## Your objective
Copy out precisely the lines of the material that follows, beginning with the line containing "Electric Love Festival Interview" and ending with its last line; exclude pictures.

## Records for the task
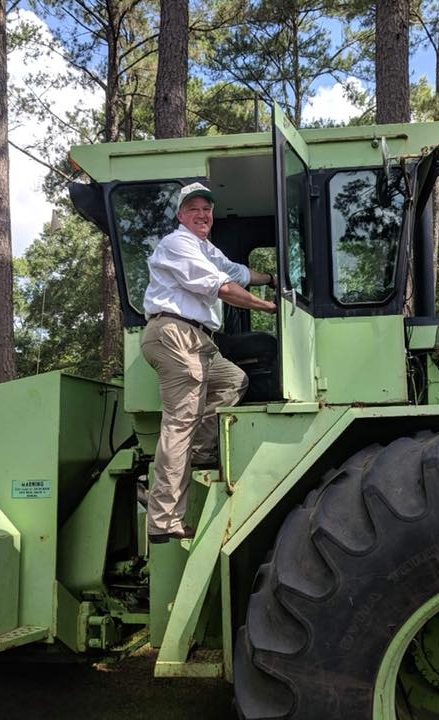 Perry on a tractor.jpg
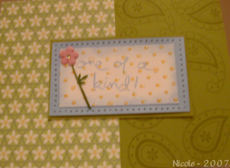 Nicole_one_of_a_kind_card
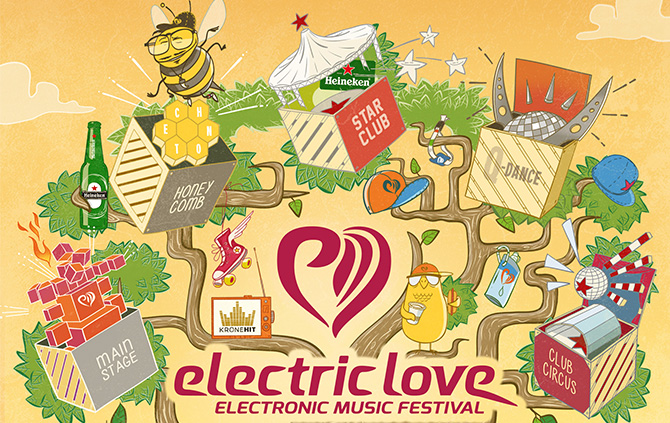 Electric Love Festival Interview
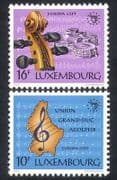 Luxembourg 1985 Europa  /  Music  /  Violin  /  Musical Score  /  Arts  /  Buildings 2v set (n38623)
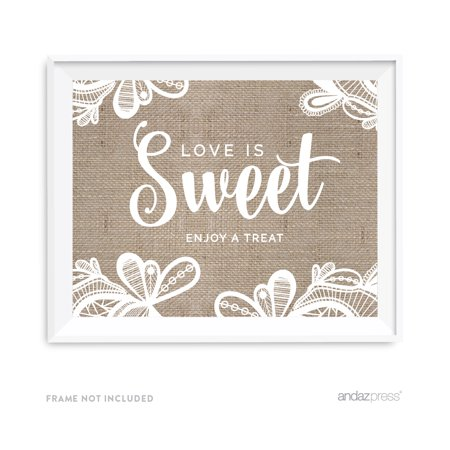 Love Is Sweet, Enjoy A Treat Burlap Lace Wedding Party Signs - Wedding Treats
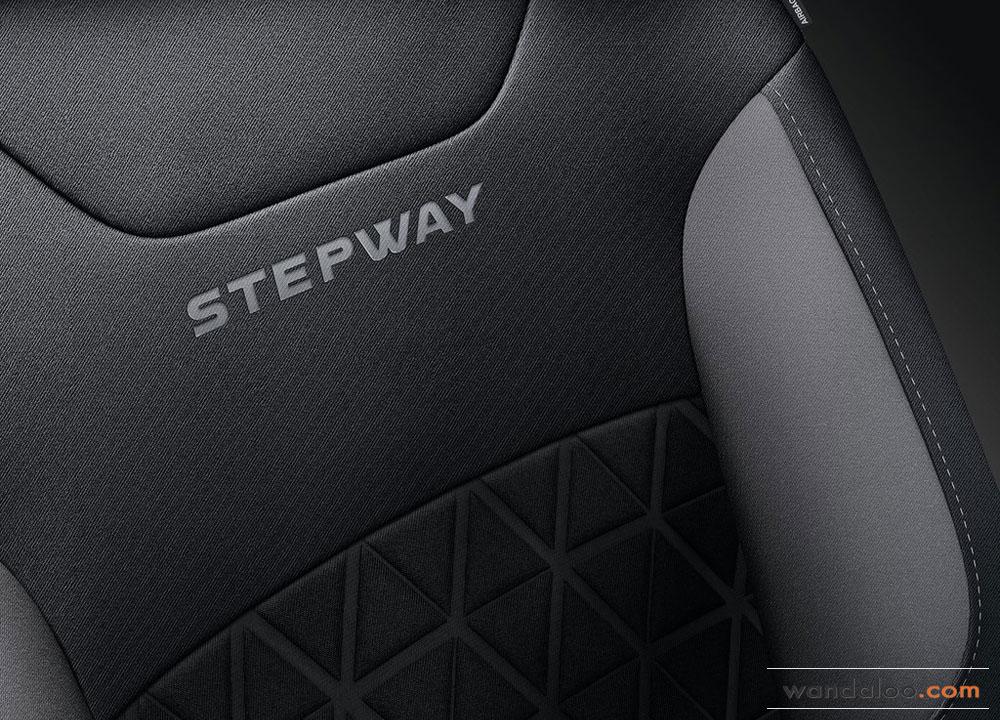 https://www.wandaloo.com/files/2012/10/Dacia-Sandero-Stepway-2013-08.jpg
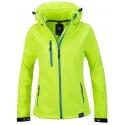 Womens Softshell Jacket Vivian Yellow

## Output of the task
 Electric Love Festival Interview
 Luxembourg 1985 Europa  /  Music  /  Violin  /  Musical Score  /  Arts  /  Buildings 2v set (n38623)
 Love Is Sweet, Enjoy A Treat Burlap Lace Wedding Party Signs - Wedding Treats
 https://www.wandaloo.com/files/2012/10/Dacia-Sandero-Stepway-2013-08.jpg
 Womens Softshell Jacket Vivian Yellow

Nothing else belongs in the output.